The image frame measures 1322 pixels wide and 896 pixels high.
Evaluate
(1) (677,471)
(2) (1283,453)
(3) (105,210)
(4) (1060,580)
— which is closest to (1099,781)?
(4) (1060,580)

--

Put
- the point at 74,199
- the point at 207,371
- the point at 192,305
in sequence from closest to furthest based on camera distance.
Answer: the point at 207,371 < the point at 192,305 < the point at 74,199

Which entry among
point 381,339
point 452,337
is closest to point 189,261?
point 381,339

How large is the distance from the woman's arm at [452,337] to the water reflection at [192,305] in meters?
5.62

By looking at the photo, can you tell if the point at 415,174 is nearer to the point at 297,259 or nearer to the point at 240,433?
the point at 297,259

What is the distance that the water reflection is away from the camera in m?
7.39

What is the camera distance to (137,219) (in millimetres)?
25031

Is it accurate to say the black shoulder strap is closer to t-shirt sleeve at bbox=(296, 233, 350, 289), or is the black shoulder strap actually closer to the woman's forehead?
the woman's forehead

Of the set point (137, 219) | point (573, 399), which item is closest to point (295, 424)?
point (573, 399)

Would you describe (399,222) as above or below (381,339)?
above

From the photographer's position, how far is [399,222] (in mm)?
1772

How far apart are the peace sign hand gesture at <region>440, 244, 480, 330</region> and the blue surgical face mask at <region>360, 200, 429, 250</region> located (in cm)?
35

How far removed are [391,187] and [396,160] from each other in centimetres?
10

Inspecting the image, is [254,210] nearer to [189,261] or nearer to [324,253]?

* * *

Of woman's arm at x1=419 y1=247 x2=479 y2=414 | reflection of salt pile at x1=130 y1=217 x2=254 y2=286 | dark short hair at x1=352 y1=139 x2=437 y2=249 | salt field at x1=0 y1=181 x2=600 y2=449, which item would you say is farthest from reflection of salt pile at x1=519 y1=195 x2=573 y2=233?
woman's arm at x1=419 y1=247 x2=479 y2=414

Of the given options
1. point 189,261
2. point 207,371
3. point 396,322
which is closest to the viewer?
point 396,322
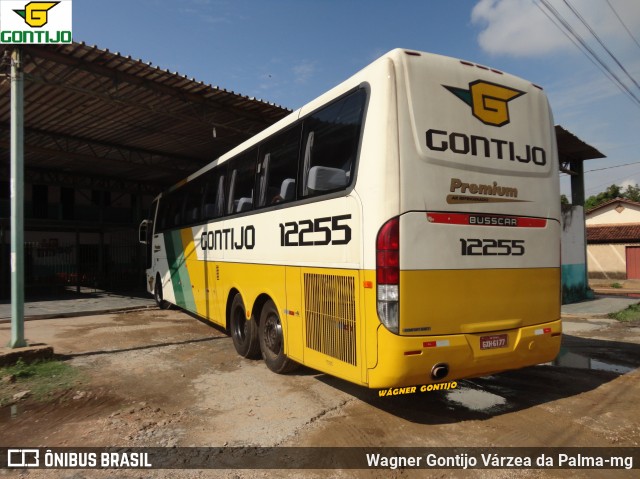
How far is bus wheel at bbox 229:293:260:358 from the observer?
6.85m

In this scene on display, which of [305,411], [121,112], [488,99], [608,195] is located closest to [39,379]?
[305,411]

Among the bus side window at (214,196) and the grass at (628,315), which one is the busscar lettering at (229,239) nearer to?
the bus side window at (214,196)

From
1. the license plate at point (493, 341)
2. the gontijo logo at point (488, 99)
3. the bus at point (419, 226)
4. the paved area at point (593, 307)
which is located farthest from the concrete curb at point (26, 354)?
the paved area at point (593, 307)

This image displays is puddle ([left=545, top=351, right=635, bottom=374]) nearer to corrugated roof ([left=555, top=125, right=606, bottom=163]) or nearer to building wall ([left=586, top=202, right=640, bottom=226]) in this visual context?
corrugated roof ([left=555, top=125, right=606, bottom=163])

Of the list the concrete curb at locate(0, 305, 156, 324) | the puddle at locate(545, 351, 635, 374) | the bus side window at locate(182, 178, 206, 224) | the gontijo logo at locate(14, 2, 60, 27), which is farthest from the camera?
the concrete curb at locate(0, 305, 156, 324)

◆ DO THIS: Convert the data from the line containing "From the photographer's" through the line containing "Inspecting the image, is" into a Markdown table with the columns Row and Line, leaving out blank lines.

◆ SOLUTION TO THE PROBLEM:
| Row | Line |
|---|---|
| 1 | From the photographer's position, how far is [399,222] (in mm)? |
| 2 | 1772 |
| 3 | How far apart are the peace sign hand gesture at <region>440, 244, 480, 330</region> and the blue surgical face mask at <region>360, 200, 429, 250</region> located (in cm)? |
| 4 | 35 |
| 5 | How far removed are [391,187] and [396,160] from each other in centimetres? |
| 6 | 10 |
| 7 | Inspecting the image, is [254,210] nearer to [189,261] or nearer to [324,253]? |